Si personne aujourd’hui ne nie l’avancée incontestable du legs du Conseil National de la Résistance, nul ne se prévaut pour autant de l’héritage que constitue la création de la sécurité sociale. Sur fond de crise sociale et économique, droite comme gauche tentent de trouver des solutions, mais une question demeure : à quel prix ?
Longtemps dans l’opposition, nous avons déploré la déconstruction progressive de la solidarité nationale, opérée par le droite depuis dix ans et accélérée sous le précédent quinquennat. De l’aide médicale d’état aux retraites en passant par les déremboursements et les franchises, la droite au pouvoir a progressivement fait sauter les digues qui contenaient l’effort collectif au profit des plus vulnérables. Au-delà des actes, c’est l’esprit même qui a animé la mise en œuvre de la solidarité nationale qui fût remis en cause. En matière de santé, notre sécurité sociale permet à chacun de cotiser en fonction de ses moyens et de recevoir en fonction de ses besoins. C’est cette règle qui fait de notre système de protection sociale l’un des meilleurs du monde selon l’Organisation Mondiale de la Santé. Les plus démunis bénéficient d’aides appropriées comme la Couverture Médicale Universelle, grande avancée des années Jospin et bouclier indispensable pour permettre à chacun de se soigner convenablement.
La succession d’actes politiques témoignant du désengagement progressif de l’état en matière de santé fait craindre le pire pour les années à venir. Principal pôle de développement d’un pays, la santé est une donnée incontournable en matière d’amélioration des conditions de vie d’une population.

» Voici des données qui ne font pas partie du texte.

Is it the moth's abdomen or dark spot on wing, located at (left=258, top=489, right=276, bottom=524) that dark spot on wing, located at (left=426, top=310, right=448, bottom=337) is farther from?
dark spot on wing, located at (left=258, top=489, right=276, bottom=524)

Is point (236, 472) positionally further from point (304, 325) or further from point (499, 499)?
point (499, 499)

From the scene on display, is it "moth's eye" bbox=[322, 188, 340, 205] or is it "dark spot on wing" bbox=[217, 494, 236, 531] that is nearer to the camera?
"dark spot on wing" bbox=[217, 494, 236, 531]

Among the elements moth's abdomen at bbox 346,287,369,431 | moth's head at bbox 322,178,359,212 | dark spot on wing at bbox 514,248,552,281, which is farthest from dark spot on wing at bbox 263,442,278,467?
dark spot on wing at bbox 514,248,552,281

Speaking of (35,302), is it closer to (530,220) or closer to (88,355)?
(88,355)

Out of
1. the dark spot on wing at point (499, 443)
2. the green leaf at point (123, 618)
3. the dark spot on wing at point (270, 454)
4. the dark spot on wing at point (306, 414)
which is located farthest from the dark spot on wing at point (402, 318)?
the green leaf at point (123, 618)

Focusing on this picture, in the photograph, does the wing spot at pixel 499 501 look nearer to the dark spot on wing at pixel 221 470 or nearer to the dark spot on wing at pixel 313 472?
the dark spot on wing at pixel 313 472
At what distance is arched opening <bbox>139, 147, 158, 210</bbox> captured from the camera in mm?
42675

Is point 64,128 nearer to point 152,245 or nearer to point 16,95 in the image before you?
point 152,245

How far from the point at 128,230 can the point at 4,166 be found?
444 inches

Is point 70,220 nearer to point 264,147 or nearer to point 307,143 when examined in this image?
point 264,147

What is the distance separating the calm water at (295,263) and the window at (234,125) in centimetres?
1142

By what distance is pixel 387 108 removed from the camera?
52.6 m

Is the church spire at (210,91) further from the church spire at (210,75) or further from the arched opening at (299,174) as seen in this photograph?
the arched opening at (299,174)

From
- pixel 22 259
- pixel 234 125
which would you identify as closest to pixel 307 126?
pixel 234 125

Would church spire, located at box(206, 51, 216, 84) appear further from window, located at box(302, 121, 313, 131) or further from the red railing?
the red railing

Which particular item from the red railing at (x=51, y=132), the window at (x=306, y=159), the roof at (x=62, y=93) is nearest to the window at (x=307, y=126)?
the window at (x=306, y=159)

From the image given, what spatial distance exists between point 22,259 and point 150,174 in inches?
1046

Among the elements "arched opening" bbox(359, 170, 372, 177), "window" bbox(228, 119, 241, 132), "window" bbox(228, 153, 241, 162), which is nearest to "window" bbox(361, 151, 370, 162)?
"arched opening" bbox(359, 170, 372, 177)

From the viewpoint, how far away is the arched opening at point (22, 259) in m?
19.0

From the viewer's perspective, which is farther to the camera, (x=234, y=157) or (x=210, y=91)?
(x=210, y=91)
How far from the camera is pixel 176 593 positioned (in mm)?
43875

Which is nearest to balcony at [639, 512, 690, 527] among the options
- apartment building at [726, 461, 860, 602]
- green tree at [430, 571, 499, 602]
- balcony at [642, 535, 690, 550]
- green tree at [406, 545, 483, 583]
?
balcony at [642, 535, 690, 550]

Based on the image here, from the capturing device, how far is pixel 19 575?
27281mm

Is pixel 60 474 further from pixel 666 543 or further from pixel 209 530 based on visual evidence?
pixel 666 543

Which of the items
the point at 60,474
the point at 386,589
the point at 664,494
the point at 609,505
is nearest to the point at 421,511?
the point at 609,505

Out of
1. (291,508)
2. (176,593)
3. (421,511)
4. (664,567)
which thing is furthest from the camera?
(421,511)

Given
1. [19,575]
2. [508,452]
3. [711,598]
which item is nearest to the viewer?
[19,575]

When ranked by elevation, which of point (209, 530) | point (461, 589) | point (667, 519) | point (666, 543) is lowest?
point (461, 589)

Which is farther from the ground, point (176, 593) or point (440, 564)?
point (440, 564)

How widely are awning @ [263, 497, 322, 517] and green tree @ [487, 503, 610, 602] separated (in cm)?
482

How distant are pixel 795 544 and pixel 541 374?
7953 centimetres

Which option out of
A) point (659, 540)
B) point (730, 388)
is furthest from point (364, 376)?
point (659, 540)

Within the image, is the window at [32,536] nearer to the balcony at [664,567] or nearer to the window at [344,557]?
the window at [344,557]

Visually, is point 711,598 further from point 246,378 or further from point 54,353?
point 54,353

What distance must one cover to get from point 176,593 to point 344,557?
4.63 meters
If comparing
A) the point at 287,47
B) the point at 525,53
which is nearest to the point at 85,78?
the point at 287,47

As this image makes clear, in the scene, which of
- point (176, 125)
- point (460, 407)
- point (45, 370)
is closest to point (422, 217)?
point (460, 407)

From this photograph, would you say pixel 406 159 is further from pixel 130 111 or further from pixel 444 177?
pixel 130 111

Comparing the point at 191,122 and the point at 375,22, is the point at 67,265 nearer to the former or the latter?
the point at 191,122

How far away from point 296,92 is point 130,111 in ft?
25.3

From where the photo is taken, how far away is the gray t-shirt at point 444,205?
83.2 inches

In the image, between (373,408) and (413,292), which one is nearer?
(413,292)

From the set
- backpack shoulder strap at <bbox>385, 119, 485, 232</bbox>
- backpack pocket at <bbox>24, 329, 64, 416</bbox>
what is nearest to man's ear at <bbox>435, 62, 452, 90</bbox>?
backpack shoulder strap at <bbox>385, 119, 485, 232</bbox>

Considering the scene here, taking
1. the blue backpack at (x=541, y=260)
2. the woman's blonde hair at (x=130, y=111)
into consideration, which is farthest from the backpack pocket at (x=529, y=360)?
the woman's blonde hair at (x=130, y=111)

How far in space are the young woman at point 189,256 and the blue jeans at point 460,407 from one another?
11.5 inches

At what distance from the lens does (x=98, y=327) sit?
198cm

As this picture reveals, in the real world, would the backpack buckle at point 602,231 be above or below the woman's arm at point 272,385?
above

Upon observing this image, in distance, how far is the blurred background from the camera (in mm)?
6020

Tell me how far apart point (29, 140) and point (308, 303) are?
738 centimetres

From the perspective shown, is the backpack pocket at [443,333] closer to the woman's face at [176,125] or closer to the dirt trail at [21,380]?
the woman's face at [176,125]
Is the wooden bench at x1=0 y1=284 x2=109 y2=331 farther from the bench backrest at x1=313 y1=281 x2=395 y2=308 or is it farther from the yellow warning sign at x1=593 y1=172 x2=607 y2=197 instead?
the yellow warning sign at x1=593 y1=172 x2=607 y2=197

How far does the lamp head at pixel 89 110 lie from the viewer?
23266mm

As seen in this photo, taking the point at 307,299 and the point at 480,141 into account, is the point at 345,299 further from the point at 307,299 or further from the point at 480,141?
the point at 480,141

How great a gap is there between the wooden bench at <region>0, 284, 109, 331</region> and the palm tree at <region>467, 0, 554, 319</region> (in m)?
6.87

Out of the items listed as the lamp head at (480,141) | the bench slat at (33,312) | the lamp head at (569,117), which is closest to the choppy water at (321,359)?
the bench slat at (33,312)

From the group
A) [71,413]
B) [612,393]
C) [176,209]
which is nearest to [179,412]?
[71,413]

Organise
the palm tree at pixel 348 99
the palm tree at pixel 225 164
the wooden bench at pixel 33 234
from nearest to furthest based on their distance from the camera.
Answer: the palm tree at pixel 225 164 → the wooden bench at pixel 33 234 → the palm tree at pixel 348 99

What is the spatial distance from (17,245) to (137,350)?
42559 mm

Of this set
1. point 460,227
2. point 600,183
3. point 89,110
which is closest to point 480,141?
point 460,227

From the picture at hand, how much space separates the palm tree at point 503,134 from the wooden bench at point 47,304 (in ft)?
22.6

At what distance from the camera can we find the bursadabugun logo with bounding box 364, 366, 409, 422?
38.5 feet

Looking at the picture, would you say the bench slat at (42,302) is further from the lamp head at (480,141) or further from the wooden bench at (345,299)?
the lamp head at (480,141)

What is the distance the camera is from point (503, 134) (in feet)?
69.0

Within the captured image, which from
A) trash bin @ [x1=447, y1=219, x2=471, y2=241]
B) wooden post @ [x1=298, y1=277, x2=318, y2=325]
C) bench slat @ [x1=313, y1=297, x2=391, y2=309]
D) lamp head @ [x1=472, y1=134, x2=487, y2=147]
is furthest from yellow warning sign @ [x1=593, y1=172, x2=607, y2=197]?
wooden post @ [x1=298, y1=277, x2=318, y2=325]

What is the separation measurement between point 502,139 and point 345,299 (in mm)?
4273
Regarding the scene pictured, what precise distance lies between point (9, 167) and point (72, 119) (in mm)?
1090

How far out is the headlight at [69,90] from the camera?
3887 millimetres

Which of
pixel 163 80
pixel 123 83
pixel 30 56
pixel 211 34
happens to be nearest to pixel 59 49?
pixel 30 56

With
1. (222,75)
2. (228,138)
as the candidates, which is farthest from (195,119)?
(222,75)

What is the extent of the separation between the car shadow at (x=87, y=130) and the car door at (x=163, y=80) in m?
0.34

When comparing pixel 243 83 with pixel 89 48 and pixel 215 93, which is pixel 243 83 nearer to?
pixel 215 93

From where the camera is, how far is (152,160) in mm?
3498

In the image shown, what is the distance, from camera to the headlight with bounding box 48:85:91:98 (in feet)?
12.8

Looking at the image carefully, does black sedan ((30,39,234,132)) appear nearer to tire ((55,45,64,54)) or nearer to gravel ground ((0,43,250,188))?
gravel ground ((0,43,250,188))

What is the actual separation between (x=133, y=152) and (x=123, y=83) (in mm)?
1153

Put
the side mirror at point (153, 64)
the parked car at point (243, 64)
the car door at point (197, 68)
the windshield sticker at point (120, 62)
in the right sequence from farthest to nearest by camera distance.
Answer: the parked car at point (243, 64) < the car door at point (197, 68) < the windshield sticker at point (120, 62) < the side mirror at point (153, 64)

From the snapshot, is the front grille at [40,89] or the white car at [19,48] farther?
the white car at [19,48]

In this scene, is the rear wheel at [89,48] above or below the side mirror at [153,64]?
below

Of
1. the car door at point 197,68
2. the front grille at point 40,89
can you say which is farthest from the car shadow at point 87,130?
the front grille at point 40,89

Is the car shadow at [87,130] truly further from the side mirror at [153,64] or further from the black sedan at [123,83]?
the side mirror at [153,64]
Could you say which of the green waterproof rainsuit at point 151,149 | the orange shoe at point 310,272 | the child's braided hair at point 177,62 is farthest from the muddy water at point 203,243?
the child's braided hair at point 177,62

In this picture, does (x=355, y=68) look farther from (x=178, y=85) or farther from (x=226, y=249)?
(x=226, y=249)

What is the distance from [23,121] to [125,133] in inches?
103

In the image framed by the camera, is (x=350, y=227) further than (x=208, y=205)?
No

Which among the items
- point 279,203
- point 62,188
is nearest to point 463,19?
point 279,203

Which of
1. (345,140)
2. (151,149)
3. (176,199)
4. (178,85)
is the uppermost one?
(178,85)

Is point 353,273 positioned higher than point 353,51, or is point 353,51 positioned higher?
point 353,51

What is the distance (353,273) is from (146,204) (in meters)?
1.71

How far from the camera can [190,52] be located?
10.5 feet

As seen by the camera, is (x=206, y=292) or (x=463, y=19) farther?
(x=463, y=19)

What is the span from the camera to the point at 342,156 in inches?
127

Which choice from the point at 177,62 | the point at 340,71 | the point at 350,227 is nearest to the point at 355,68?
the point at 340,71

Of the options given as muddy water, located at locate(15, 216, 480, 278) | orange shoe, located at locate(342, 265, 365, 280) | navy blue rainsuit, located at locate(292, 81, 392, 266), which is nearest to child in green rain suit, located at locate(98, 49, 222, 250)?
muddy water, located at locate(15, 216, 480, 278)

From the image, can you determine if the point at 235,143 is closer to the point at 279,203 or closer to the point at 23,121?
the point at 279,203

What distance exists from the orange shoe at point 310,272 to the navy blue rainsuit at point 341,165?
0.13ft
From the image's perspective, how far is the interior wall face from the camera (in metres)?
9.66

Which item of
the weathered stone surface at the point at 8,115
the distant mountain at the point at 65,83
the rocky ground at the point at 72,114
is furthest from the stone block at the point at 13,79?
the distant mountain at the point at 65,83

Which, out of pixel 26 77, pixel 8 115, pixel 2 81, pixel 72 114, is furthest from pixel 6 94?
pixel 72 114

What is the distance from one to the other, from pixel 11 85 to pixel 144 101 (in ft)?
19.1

Vivre mieux et plus longtemps en bonne santé est certes une avancée humaine, mais au-delà de l’approche conceptuelle, c’est avant tout une économie non négligeable permise à la sécurité sociale. Car au final, c’est là le nerf de la guerre : l’argent. La démographie, le vieillissement de la population, les progrès de la médecine, la médicalisation croissante sont autant de paramètre venant alourdir la facture et qui, cumulés à la non progression (voir la baisse) des cotisations du fait du chômage ont abouti à un déficit croissant depuis de nombreuses années.
Les gouvernements successifs ont tenté d’y remédier, et l’amélioration observée lorsque Lionel Jospin était premier ministre a vite été effacée par le passage de la droite. De nombreuses mesures ont été adoptées et ont progressivement égrené la solidarité nationale : franchises médicales, convergence des tarifs pour les hôpitaux publics et les cliniques privées, gel des enveloppes destinées au « social » pour les hôpitaux, déremboursements, forfait hospitalier, ticket d’entrée pour l’AME ou encore refus de régulation des dépassements d’honoraires sont autant d’éléments qui ont fait de la santé un luxe et du renoncement aux soins un adage pour de nombreux concitoyens.
Le déficit abyssal de la sécurité sociale n’est donc pas de bon augure pour la suite. Mais ça, c’était avant la victoire de la gauche. Cette gauche engagée, cette gauche critique, cette gauche prometteuse qui a dénoncé sans relâche dans l’opposition et qui a suscité d’énormes attentes après son arrivée au pouvoir. Nous sommes tous dans l’attente de signaux forts envoyés à tous ceux qui ont cru que l’attachement viscéral de la gauche à l’héritage du Conseil National de la Résistance changerait la donne.
Mais voilà… la crise est là et les choix opérés ne vont pas forcément dans le sens de la solidarité. Ce qui était attendu c’était une volonté. Une volonté farouche de maintenir la solidarité, de supprimer les injustices mises en place par la droite et de montrer que l’égalité réelle n’est pas un simple concept mais une vraie philosophie. Certes il est encore tôt, la première année n’est même pas encore écoulée mais les plus faibles n’attendent pas et les chantiers sont énormes : prise en charge de la toxicomanie, amélioration de l’accès aux soins, réorganisation du système de soins, lutte contre l’exclusion, amélioration de la prise en charge des maladies chroniques ; la liste est longue et les espoirs impatients.
Mais ce combat est juste et indispensable pour permettre à chacun de trouver sa place dans la société et pour préserver coûte que coûte l’esprit : la nécessité de solidarité, pour tous.